« Le soutien à l’écosystème de la communication et des médias est plus que nécessaire »
Depuis le début du confinement, les recettes publicitaires connaissent une chute vertigineuse. Afin d'aider les médias à sortir la tête de l'eau, Aurore Bergé, rapporteure du projet de loi sur l'audiovisuel, plaide pour la mise en place d'un crédit d'impôt sur les dépenses de communication. Bertrand Beaudichon, CEO d'Initiative, agence média du groupe IPG Mediabrands, et ancien président de l'Udecam, réagit à la proposition pour Story Jungle et évoque les nouvelles dynamiques d'un secteur ébranlé par une crise sans précédent.
La députée LREM des Yvelines Aurore Bergé plaide pour l'instauration d'un crédit d'impôt sur les dépenses de communication. Une mesure soutenue par tous les acteurs du secteur – l'Union des marques, l'Association des agences-conseils en communication (AACC) et l'Union des entreprises de conseil et achat média (Udecam). Quelle importance revêt ce dispositif ?
Bertrand Beaudichon – Toute mesure qui va dans le sens d'un soutien de l'écosystème de la communication et des médias est plus que nécessaire en ce moment. Notamment pour l'affichage, qui traverse une période extrêmement difficile. De nombreux acteurs du secteur souffrent significativement. Cette mesure permet de faciliter l'investissement dans le secteur de la communication. Secteur dont les budgets sont coupés généralement en premier, en temps de crise. En Italie, le gouvernement a publié un décret permettant aux annonceurs de bénéficier d'un crédit d'impôt de 30 % pour la période 2020-2022, concernant les investissements publicitaires dans les médias.
Si je trouve le système de crédit d'impôt intéressant, il existe d'autres mécaniques. Le problème de cette mesure est qu'il faut avoir nécessairement des impôts à payer.

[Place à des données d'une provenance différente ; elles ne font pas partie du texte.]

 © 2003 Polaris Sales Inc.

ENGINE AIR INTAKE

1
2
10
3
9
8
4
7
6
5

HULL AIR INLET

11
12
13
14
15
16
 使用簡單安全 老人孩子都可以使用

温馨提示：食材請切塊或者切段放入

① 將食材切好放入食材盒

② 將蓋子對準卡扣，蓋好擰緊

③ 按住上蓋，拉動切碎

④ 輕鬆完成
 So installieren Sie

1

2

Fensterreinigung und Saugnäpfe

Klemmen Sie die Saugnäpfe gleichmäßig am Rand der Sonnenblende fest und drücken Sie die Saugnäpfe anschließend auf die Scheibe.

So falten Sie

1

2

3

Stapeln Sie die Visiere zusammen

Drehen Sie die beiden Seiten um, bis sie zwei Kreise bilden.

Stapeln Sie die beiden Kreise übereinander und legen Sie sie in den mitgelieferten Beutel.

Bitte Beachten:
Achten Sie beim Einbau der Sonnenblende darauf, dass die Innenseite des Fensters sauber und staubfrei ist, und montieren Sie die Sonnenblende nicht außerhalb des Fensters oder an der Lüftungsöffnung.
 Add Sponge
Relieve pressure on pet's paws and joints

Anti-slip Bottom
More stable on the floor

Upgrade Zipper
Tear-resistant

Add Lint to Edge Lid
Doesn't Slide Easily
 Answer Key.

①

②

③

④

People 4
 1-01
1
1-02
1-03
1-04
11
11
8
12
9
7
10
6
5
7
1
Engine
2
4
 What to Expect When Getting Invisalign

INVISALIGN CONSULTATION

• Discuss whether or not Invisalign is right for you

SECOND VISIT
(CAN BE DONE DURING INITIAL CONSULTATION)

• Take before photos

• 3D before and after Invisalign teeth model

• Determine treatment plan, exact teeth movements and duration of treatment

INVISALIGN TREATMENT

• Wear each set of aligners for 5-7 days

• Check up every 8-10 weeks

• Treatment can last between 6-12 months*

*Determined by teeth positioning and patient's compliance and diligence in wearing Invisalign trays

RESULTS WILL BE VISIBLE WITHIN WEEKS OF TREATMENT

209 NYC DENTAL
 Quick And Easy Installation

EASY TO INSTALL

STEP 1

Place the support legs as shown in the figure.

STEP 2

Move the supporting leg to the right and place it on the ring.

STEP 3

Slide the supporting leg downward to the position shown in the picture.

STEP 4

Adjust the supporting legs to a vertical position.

Or, la situation est telle que les annonceurs ne vont pas avoir beaucoup d'impôts à payer cette année, étant donné les pertes en cours. Peut-être qu'un système tout aussi efficace serait de considérer les investissements actuels des marques comme un actif. Exactement comme si les annonceurs achetaient une nouvelle usine et amortissaient ce coût sur plusieurs années. On soutiendrait ainsi les marques dans une projection à long terme, et non pas à court terme. Les marques pourraient amortir le coût des dépenses de communication et les porter au bilan de leur entreprise. Les marques vont mettre plusieurs années à se remettre de cette crise.
Selon une étude de Deloitte en 2017, 1 euro investi en publicité rapporte 7,85 euros de PIB, comme l'a rapporté Aurore Bergé. Cette mesure ne touche donc pas qu'un seul secteur ?
B. B. – Effectivement, on a toujours observé que la communication permet de booster le PIB en général. Si les marques continuent à communiquer et qu'elles ont des produits que les gens peuvent acheter, cela permet de contrer la récession dans laquelle le pays est en train de se plonger, de booster le PIB et de réduire l'impact de la crise sur l'économie française.Cette crise ne serait-elle pas l'occasion de repenser le modèle économique des médias, très dépendants de la publicité ?
B. B. – De nombreux titres de presse ont basculé dans un modèle semi-payant sur la version numérique. Un modèle qui commençait à prendre, et ce avant la crise. Ce que l'on constate aujourd'hui – pour avoir échangé avec certains grands médias nationaux – est que malgré la baisse de diffusion papier, les kiosques fermés, la version payante de leurs services a été très largement boostée par cette crise. Les lecteurs ont besoin d'être sûrs qu'ils ne lisent pas de fake news. On a constaté un regain depuis trois semaines des abonnements payants. La confiance dans ce qu'on lit est extrêmement forte. Il faut aussi considérer que la majorité des investissements partaient chez les Gafa. Ce qui ne contribue pas du tout à sauver l'écosystème média français.Je pense que cette crise va créer un usage de lecture numérique et d'abonnement pour un contenu de qualité. Les Français sont en train de changer leurs habitudes en ce moment. Les enfants reviennent à la consommation télé alors qu'ils l'avaient complètement abandonnée. Ces nouveaux réflexes – abonnements à des services de presse et consommation télé pour les plus jeunes – vont s'inscrire durablement dans les gènes. Les Français sont en recherche de confiance, en attente d'opinion face à un discours officiel gouvernemental peu clair. Regardez la communication autour des masques... Il y a une perte de confiance généralisée envers les pouvoirs publics et les Français ont besoin de reprendre confiance à travers une information anglée qui s'éloigne le plus possible du discours politique.